They were nearly 14 million a century ago, ten times less in 1970, and are less than 400,000 today. In France, farmers have silently disappeared from censuses and statistics. “No other category has passed in such a short time of the status of majority in the population, that of minority”, summarizes François Purseigle, sociologist in Cevipof and specialist in the agricultural question. The paintings of survey institutes, whose “farmers” line has been removed for ten years, are one of the multiple symptoms. “The number of farmers interviewed as part of the construction of a representative sample of the French population of 1,000 people has indeed become too low – of the order 10 to 15 individuals on average – so that we can Statistically analyze their answers, explain Jérôme Fourquet and Jean-Laurent Cassely in their essay France before our eyes (threshold, 2021). The symbol is strong: the voice of farmers no longer weighs in today’s France. They have been as if striking the map. “A demographic decline which combines a form of geographic isolation, these weighing only in areas located remotely of decision-making centers and the most economically attractive places.
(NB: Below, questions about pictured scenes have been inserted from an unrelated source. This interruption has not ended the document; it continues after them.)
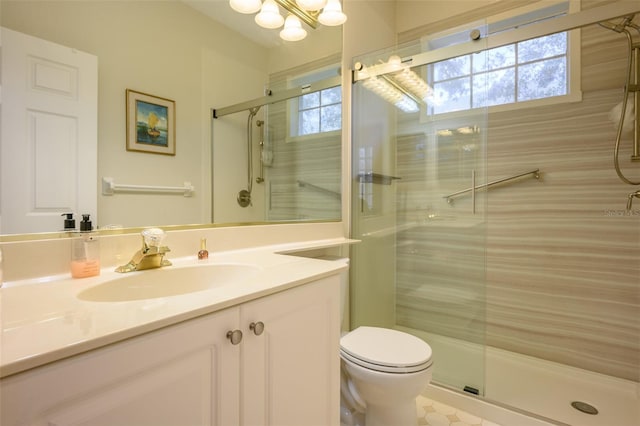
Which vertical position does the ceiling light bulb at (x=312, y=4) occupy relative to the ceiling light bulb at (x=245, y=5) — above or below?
above

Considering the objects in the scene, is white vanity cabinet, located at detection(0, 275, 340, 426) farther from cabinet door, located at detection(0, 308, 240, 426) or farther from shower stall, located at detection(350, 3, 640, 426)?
shower stall, located at detection(350, 3, 640, 426)

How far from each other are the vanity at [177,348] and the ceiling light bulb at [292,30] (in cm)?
117

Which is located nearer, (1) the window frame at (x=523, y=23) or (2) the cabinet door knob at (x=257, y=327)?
(2) the cabinet door knob at (x=257, y=327)

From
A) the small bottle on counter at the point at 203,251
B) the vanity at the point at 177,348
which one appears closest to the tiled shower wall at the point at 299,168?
the small bottle on counter at the point at 203,251

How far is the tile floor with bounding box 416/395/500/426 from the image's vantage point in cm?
150

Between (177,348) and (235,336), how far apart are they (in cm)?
12

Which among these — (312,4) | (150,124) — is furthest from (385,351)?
(312,4)

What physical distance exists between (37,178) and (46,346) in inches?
24.0

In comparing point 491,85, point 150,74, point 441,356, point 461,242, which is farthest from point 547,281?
point 150,74

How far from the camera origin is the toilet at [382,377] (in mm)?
1207

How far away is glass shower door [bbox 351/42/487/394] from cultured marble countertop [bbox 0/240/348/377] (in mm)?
1290

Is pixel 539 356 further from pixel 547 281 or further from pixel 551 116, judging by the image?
pixel 551 116

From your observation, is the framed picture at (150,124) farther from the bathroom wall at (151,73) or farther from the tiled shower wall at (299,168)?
the tiled shower wall at (299,168)

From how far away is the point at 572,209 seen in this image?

Despite the visibility of the agricultural show, where elected officials and ministers flock each year, for a weekend, the political weight of this profession was also mechanically crumbling. “We are now afraid of truckers or refiners, capable of blocking the country, admits Frédéric Dabi, director general of Ifop. Farmers are a population that is monitored, a bit like hunters, with which Emmanuel Macron is however More present. “The big demonstrations with tractors and dumping of manure before the prefectures, which enamelled the 1990s, became the symbol of the disappearance of the agricultural world, in a country which nevertheless continues to think of itself sovereign in food.
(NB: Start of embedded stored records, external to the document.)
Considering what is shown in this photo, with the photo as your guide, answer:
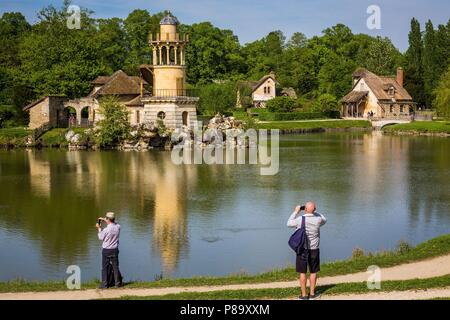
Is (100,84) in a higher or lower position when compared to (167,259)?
higher

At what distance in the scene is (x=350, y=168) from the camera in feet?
124

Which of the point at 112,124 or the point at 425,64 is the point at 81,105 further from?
the point at 425,64

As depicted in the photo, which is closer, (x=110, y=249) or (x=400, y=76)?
(x=110, y=249)

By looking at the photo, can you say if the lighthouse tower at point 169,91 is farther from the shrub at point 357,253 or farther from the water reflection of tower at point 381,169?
the shrub at point 357,253

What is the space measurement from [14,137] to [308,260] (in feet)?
144

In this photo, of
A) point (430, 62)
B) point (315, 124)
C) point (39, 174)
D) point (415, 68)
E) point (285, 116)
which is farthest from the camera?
point (415, 68)

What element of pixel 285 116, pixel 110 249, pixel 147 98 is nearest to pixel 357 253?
pixel 110 249

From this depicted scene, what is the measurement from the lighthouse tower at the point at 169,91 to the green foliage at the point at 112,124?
7.05ft

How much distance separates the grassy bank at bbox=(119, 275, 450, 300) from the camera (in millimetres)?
13094

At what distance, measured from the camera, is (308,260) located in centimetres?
1293

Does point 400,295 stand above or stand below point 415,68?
below

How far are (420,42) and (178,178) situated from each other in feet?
188
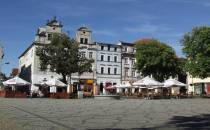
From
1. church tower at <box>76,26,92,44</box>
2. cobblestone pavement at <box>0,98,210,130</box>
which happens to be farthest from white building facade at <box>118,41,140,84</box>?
cobblestone pavement at <box>0,98,210,130</box>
This decline is also found in the training and experience of political staff, less educated in the agricultural cause than in the past. “In the post-war period, politicians, especially those of the republican right, made their classes in the countryside, says François Purseigle. It was necessary to understand what France was. It is less true today . The detour by a rural district is no longer the obligatory passage of a political career. “Georges Pompidou in Cantal, François Mitterrand in Nièvre, Jacques Chirac in Corrèze: all were, at one point, elected from a District prevailing agricultural. Until Nicolas Sarkozy, “the first to have made his classes in Neuilly”, analyzes the researcher, who wonders: could we still win an election by saying “being an apple eater”, like Jacques Chirac? Or by displaying, like François Mitterrand, in front of a valley stung with a bell tower?